| Your assignment |
Copy exactly and only the lines running from the one that contains "прописка для кредита в Светлограде" to the final line of the data below, without the pictures.

| Records supplied |
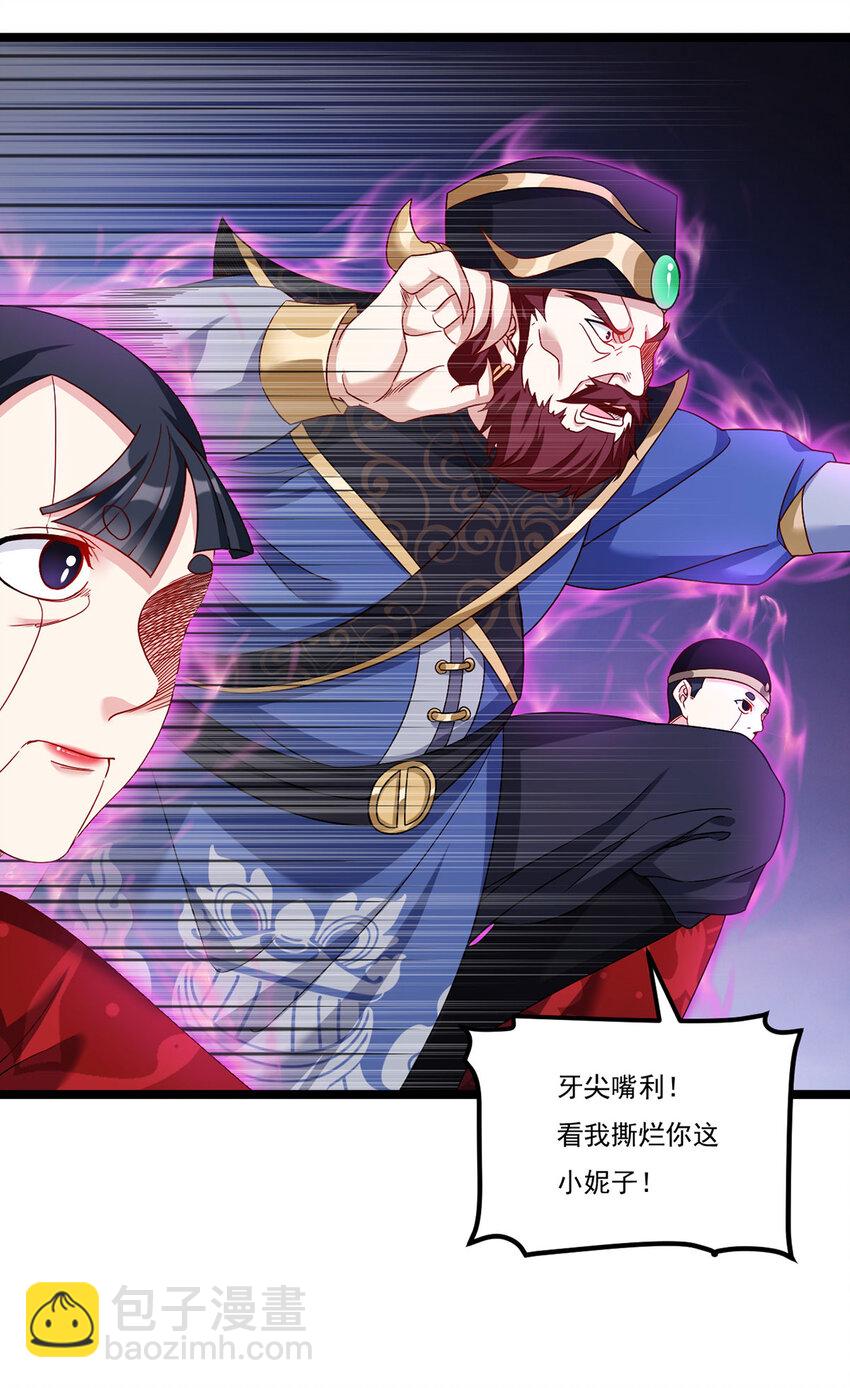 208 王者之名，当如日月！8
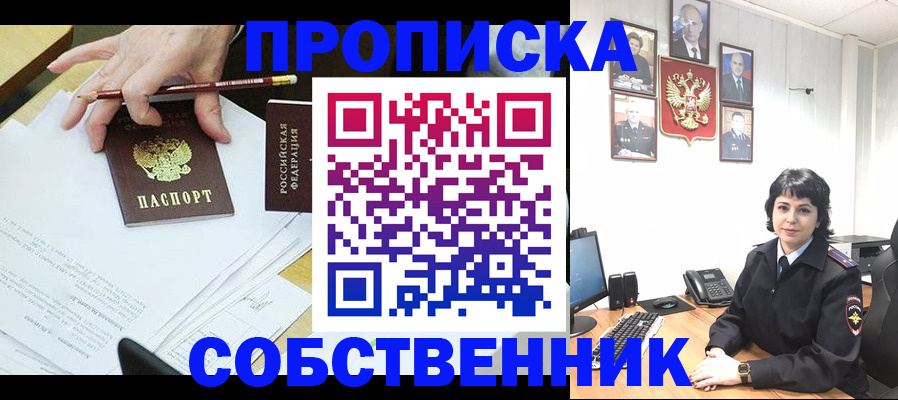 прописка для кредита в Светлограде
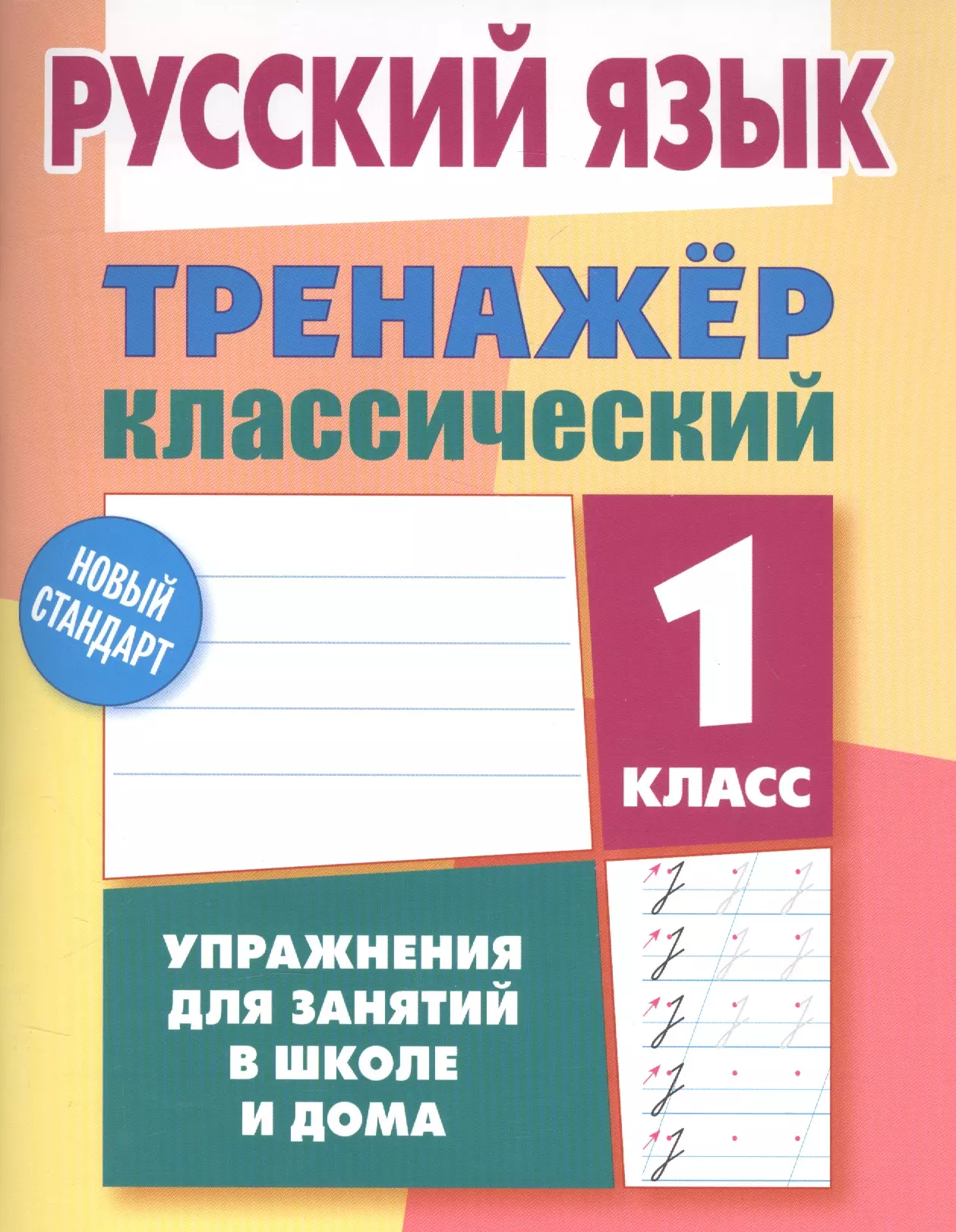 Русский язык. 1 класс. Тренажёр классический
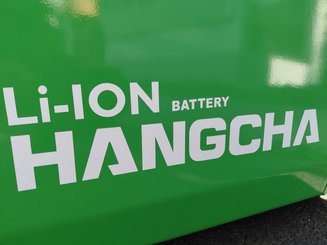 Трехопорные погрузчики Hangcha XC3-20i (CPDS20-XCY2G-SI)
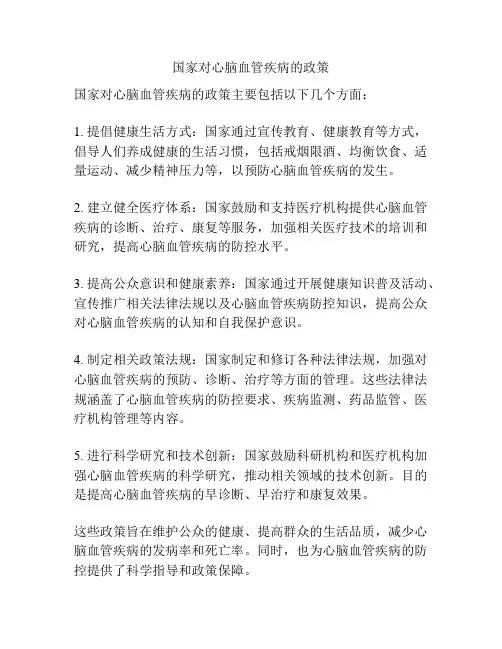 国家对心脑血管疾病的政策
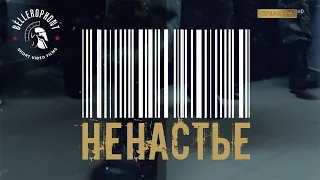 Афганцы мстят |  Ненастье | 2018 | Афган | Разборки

| Output of the task |
 прописка для кредита в Светлограде
 Русский язык. 1 класс. Тренажёр классический
 Трехопорные погрузчики Hangcha XC3-20i (CPDS20-XCY2G-SI)
 国家对心脑血管疾病的政策
 Афганцы мстят |  Ненастье | 2018 | Афган | Разборки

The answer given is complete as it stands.